Lowering cholesterol with statins forces increased reliance on cortisol. Cholesterol is the raw material for the protective steroids. If you cut it pharmacologically, the body cannot make adequate progesterone, pregnenolone, and DHEA, and falls back on cortisol to handle stress. This is part of why statin users develop muscle breakdown, hair loss, and the broader degenerative profile.
Cortisol blocks the conversion of T4 to T3, deepening hypothyroidism. In vitro work shows cortisol inhibits the deiodinase enzymes that activate thyroid hormone. So once you slip into the high-cortisol, low-thyroid state, the cortisol itself perpetuates the thyroid problem. It is a self-reinforcing trap that takes deliberate work (good food, sugar, thyroid support and rest) to escape.
Synthetic glucocorticoids cause inflammation rebound when stopped. Prednisone, dexamethasone, and similar drugs suppress visible inflammation while upregulating COX, LOX, NF-kB, and TNF-alpha behind the scenes.

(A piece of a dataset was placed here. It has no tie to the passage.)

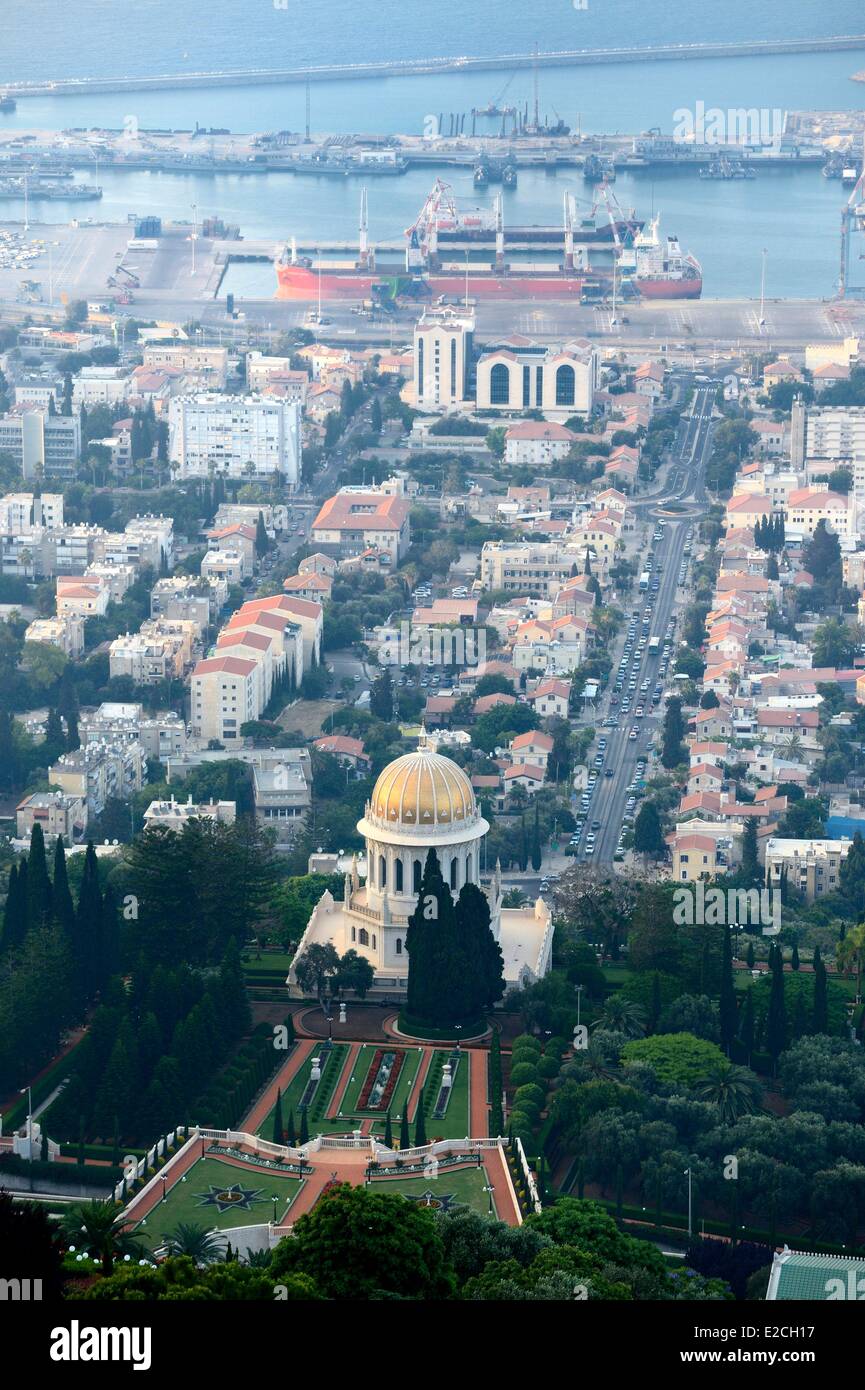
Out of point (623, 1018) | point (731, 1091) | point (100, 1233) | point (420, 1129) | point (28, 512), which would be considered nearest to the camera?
point (100, 1233)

When the drug stops, inflammation returns at two to three times baseline, which is why people end up unable to wean off. Endogenous cortisol does the same thing in the long run, increasing the very inflammatory pathways it acutely suppresses.
Cortisol resistance develops with chronic exposure and requires receptor antagonism to reset. When cortisol stays elevated for too long, the cortisol receptors downregulate. The body's response is to produce even more cortisol to overcome the resistance. Most people over 30 have some degree of mild to moderate cortisol resistance. Things that block the cortisol receptor (pregnenolone, progesterone, DHEA) actually re-sensitise the receptors and let baseline production drop.
Aging tilts steroid production toward cortisol at the expense of DHEA and pregnenolone. With age the adrenal layer that produces DHEA and pregnenolone tends to atrophy while the cortisol-producing layer remains. This means a "moderate" cortisol level in an older person, in the context of low protective steroids, can still be eating the muscles and skin and eventually deteriorating the heart, lungs, and brain.
Cortisol is not produced only by the adrenals. The skin can make cortisol when stressed, and other peripheral tissues are potential cortisol producers. CRH itself is produced not just in the brain but in peripheral tissues. So even people without adrenal glands experience some local cortisol activity and removing the adrenals does not eliminate stress-driven tissue breakdown.
Anorexia and chronic restrictive dieting visibly shrink the brain. MRI scans of anorexic patients show frontal lobe shrinkage during starvation that rebuilds on refeeding. Around three years of psychological depression, which raises cortisol, also produces measurable brain volume reduction. The damage is repairable but only after the stress is stopped.